Demikian disampaikan Anggota Komisi I DPR RI dari Fraksi PDI Perjuangan TB Hasanuddin dalam diskusi dialektika demokrasi tentang "Tantangan Besar Panglima TNI Baru" di Jakarta, Kamis (16/9/2021).
Pertama, kata TB, Panglima TNI harus mampu melanjutkan pembangunan TNI minimum essential force hingga tahap akhir tahun 2024.
"Sekarang minimum essential force baru tercapai sekitar 60%. Kalau bisa sisa tahun ini sampai 2024 itu bisa nambah 20%. Sehingga 80% minimum essential force tercapai," kata TB.
Kedua, melanjutkan dan menjaga serta meningkatkan profesionalisme prajurit.
Berdasarkan frekuensi pelatihan dan pendidikan, dan profesionalisme harus meningkat lagi.
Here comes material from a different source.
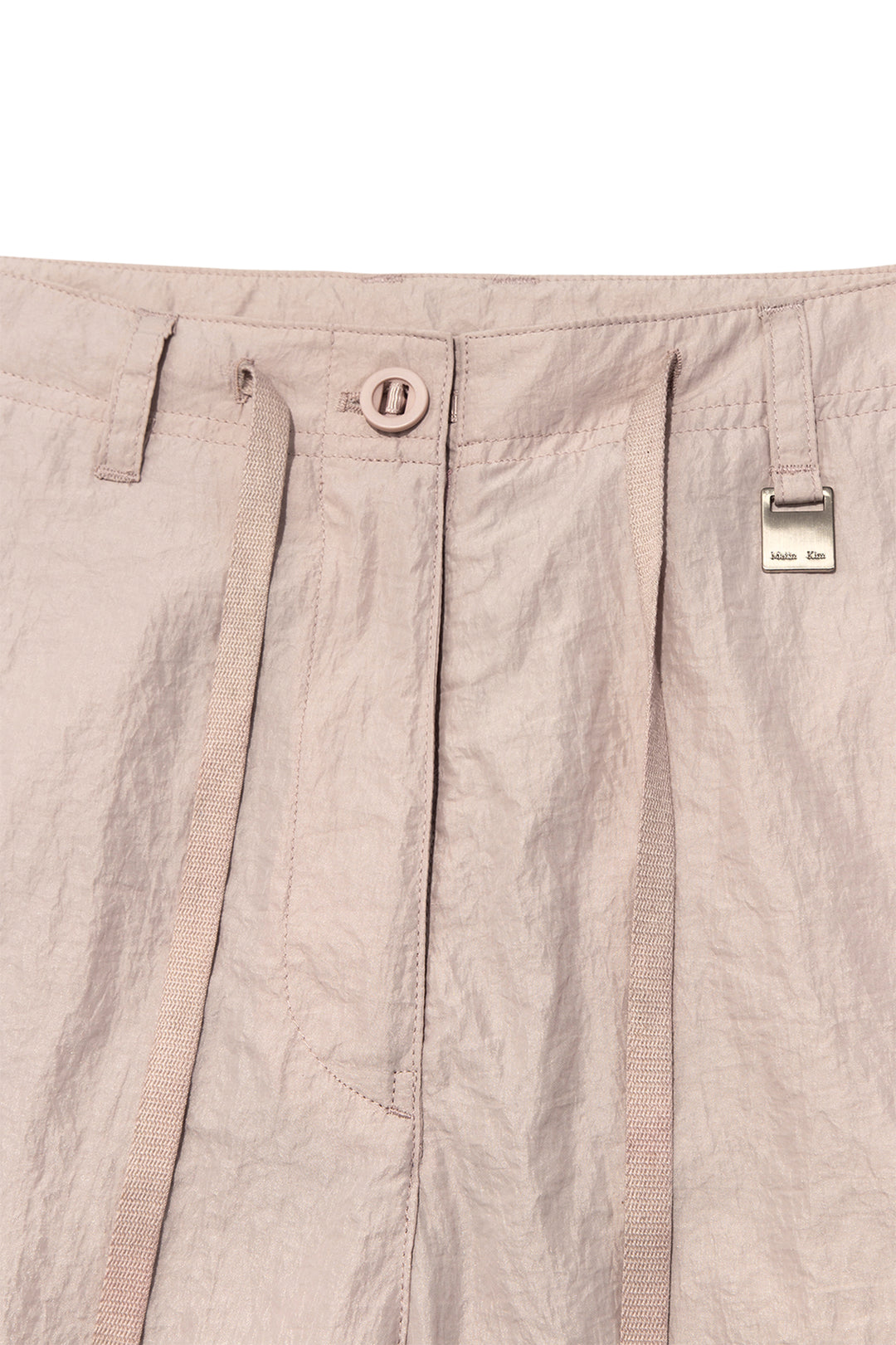 Matin Kim String Nylon Cargo Pants Light — Pink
Sebab tidak bisa lagi para prajurit TNI memiliki kemampuan yang asal-asalan.
Ketiga, Panglima TNI harus mampu meningkatkan disiplin prajurit.
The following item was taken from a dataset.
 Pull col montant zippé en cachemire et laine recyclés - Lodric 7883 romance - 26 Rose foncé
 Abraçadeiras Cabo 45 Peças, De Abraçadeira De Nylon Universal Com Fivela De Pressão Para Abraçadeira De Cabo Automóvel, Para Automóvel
"Dalam catatan saya dalam 2 tahun dan 3 tahun terakhir ini ratusan prajurit desertir melarikan diri dari satuannya," katanya.
Kemudian juga perkelahian baik antar angkatan, maupun antara TNI dengan Polisi. Kemudian kasus keterlibatan prajurit dalam narkoba, perkosaan, pedofil, dan kasus kejahatan lain.
Sedangkan yang keempat, Panglima TNI harus mampu menempatkan the man behind the gun. Prajurit lah yang diutamakan di belakang senjata.
"Senjata semodern apa pun, dengan hi-tech dengan teknologi tinggi, tapi juga prajuritnya juga harus mendapatkan perhatian, terutama meningkatkan kesejahteraan mereka," tutur TB.